Realization dawned on Will. “This is the seating plan for the wedding feast?” he said, and when Desmond nodded, he added, “Where did it come from?” Even as he asked, he had a sense that he already knew.
“We found it in Robard’s room. He had a small bin he used for rubbish. It was under the fallen drape, which was why we didn’t notice it. One of the maids found it a day or so later when she was tidying up. She put it aside but forgot to give it to me until yesterday.”
“Why would he have this?” Will asked.
Desmond shrugged casually. “It’s not unusual. Even though we’d demoted him, I still used him to help with table planning and seating arrangements.”
Will fingered his chin thoughtfully. In spite of Desmond’s reassurance, his suspicions were aroused. He studied the drawing and noticed another small mark, this time between two buttresses on the east wall.
“What’s this?” he asked, and Desmond leaned over to look.
He shrugged, his face blank. “No idea,” he said. “Could be just a mark on the paper—a blot or a stain of some kind. It’s pretty faint.”
“It’s right opposite the bridal table,” Will pointed out.

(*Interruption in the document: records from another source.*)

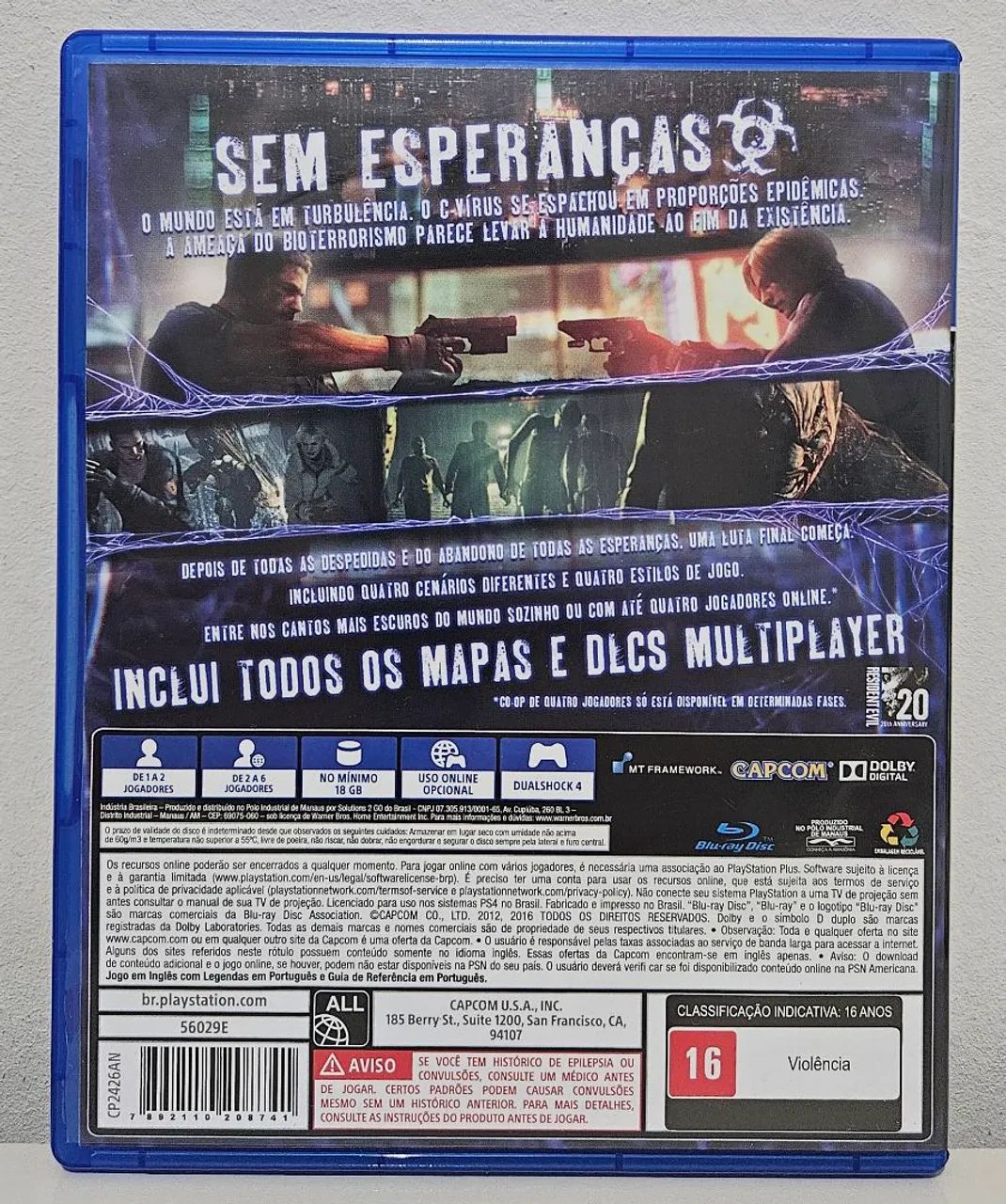 Resident Evil 6 (Legendas em Português) - Ps4 - Foto 2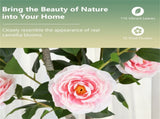 2 Pack Orange Artificial Camellia Tree with Blooming Flower - Pink 06699618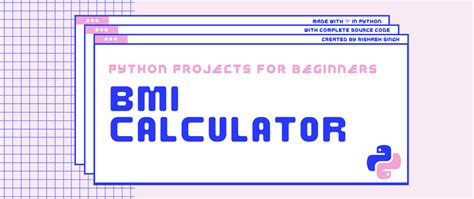 How To Build A BMI Calculator In Python DEV Community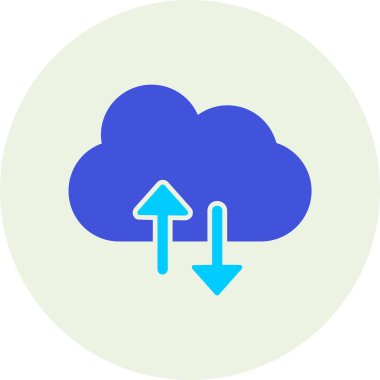 Yükle. Web simgesi basit illüstrasyon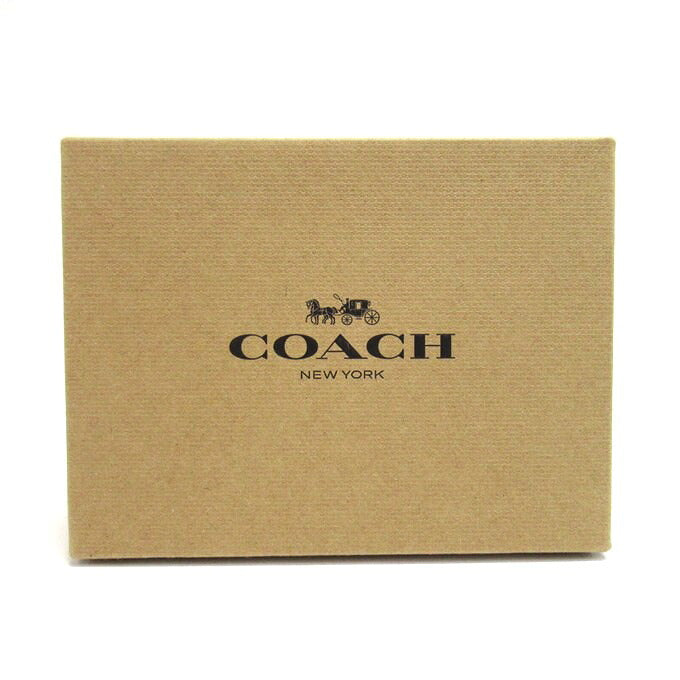 COACH Small Zip Around Pillow Quilted Card Case Black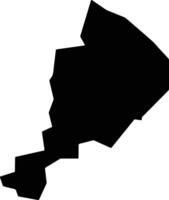 Anabar Nauru silhouette map vector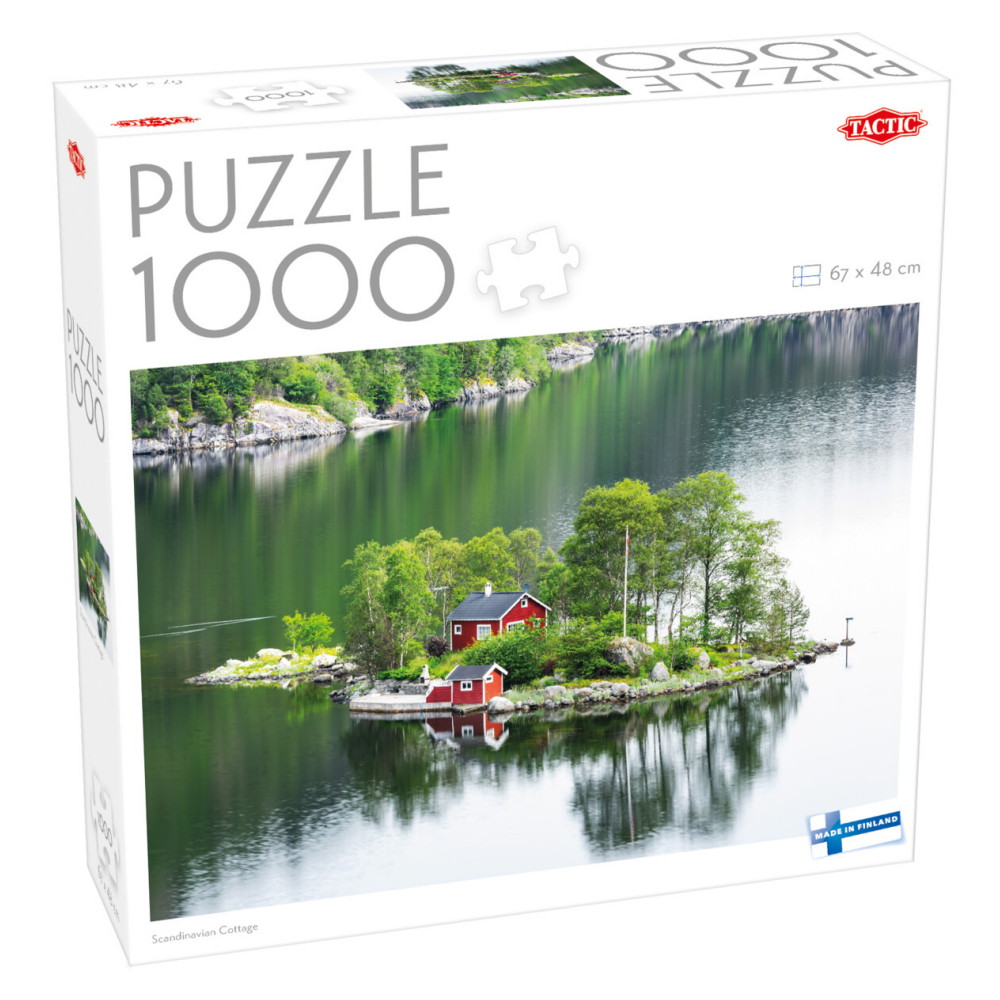 Tactic Palapeli: Scandinavian Cottage 1000 Palaa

A large rectangle marked the position where the bridal party would be seated on a raised dais. Desmond simply shrugged again. He didn’t seem to think that was any cause for alarm. Will tapped the sheet of paper with the back of his hand.
“Let’s go and take a look at this spot,” he said, and he strode away toward the keep, Desmond hurrying behind him.
Servants were already at work in the Great Hall, building the raised platform where Cassandra, H
orace, Duncan, Will and Alyss would be seated. The scent of fresh-sawn pine filled the air.
Will positioned himself between the two buttresses. They were four meters apart, and as he had noticed, standing there put him directly opposite the platform.
Desmond stood beside him, more than a little curious. “What are you worried about?” he said.
Will gestured toward the half-built platform. “I’m thinking this would be an ideal vantage point if someone wanted to harm the King. Those buttresses would pretty much conceal an attacker from view,” Will replied.
But before he finished the sentence, Desmond was shaking his head. “Not on the day,” he said, pointing to the sketch. “On the day, this area will be packed with people and tables. There’ll be at least thirty people who will have a clear view of this point. I think you’re imagining things, Will.”
But Will wasn’t convinced. “Maybe,” he said. Then he added, “I’ll hold on to this sketch if you don’t mind.”
Desmond made an expansive gesture with his hands. “Be my guest. Now, if you don’t need me any further, I have one or two things to attend to.”
“Just one or two?” Will grinned. He knew the head steward was run off his feet with preparations for the wedding. Desmond rolled his eyes dolefully.
“Make that one or two hundred,” he said.
Later that night, Will sat for some time, a mug of coffee gradually going cold beside him, as he studied the rough drawing, trying to make sense of the cryptic marks. A small cross beside the word Dance. And another mark, perhaps nothing more than a blemish, against the wall between the buttresses. Desmond was right, he realized. A crossbowman would have no chance of remaining unseen there, with the area packed with happy, noisy guests. Further, even if there was a way he could remain unseen, his view of the platform would be constantly obscured by people coming and going, greeting each other, moving from one table to another, and by a constant procession of servants bringing food and wine.